What is Diabetes?

     Diabetes is a complex disease  in which the body does not assimilate food properly.

Foods consumed are converted into glucose in the stomach and intestine.Glucose  get in blood which then transported to all body cells, and to get inside their need for insulin (a hormone generated by the pancreas).

     Inside the cell, sugar is used to generate cellular energy. If the pancreas does not generate enough insulin or cells do not react properly to it is diabetes. As recommended by the American Association of Diabetes, blood glucose should be between 80 and 120 milligrams per deciliter between meals or when fasting. If blood glucose is outside these values when diabetes occurs. Diabetes has reached epidemic proportions today. World Health Organization provides that developing countries will be most affected by this new epidemic of the 21st century as about 80% of new cases of diabetes will occur in these countries;

     Currently,in developing countries, infectious disease transmission are the first causes of mortality and morbidity. In year2025 first place will be occupied by Chronic noncommunicable diseases (caused by stress): diabetes, heart disease, cancer and chronic respiratory illness;

     Of the over 228 million new diabetics that will occur in developing countries, most will be in the age group 45-64 years;

    Because in developing countries  are diagnosis of diabetes less than half of the patients, complications and morbidity caused by diabetes will increase exponentially:

  • Diabetes is the leading cause of blindness for people aged 20-74 years;
  • Diabetes is the leading cause of terminal chronic kidney failure
  • Foot amputation risk, occurrence and aggravation of cardiovascular disease and strokes is higher in people who suffer from diabetes;
    Pandemic diabetic, especially type 2 diabetes (nonisulinodependentă) has evolved rapidly in association with:
  • Rapid Cultural Change (Stress Adaptation);
  • Ageing Population (Cumulative Stress)
  • Increasing urbanization (Stress adaptation to city life)
  • Changes in the Diet (Food Stress)
  • Daily physical activity volume decrease (lack of feel for the movement is caused by stress and tiredness);
  • Other changes in unhealthy behavior and lifestyle (stress generating Relational, Family, Occupational and Social)

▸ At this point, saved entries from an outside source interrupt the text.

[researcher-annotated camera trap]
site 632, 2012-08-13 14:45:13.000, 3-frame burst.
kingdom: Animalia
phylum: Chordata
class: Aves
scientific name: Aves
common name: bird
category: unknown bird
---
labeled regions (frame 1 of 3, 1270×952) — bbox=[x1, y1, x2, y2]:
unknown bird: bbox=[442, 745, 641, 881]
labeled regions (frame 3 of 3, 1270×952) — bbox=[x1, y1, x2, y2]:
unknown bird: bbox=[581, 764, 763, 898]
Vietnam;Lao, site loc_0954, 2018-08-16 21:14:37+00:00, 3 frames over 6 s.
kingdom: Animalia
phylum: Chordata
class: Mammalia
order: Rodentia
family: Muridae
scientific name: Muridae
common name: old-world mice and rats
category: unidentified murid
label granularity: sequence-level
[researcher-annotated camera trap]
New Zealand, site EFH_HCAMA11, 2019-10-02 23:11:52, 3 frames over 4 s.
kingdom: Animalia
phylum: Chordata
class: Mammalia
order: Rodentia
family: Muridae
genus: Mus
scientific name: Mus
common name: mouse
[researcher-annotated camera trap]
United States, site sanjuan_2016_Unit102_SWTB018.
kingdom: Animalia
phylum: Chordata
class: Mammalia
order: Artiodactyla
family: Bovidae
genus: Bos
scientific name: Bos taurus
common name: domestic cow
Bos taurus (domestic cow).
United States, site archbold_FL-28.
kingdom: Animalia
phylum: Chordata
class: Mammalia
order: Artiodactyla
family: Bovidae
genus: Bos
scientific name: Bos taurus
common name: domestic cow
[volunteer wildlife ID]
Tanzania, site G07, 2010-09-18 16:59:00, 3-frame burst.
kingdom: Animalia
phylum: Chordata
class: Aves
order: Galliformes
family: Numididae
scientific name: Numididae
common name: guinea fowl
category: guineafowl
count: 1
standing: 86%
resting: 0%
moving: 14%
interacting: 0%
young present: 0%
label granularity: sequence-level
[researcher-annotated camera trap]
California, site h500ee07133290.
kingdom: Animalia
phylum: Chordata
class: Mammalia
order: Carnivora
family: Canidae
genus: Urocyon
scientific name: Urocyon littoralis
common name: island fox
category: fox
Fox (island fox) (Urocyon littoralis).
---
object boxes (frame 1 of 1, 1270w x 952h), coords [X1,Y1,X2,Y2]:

     Without effective prevention activities (by informing and educating all citizens about the causes and consequences of diabetes and how to prevent and recoverability) and without early detection programs and continuous monitoring of diabetic incidence of this serious disease will continue to grow rapidly global;

     Diabetes is a costly disease for both the sick person and the family and society. Unfortunately, these costs are partially covered and sometimes not covered by health insurance schemes in developing countries, over 80% of diabetics in this country alone bear the costs necessary treatment and monitoring diabetes. Therefore they and their families are forced to choose between medication and food, warmth or clothing, and giving to the few available health services for diabetes patients in these countries;

     In developing countries, poverty, ignorance, lack of education and information, Low awareness about the importance of preserving Health, further worsening diabetic condition by delaying detection of disease, worsening its surging. For example many people suffering from type 1 diabetes die before being diagnosed diabetes soon after diagnosis due to inadequate access to treatment of diabetes.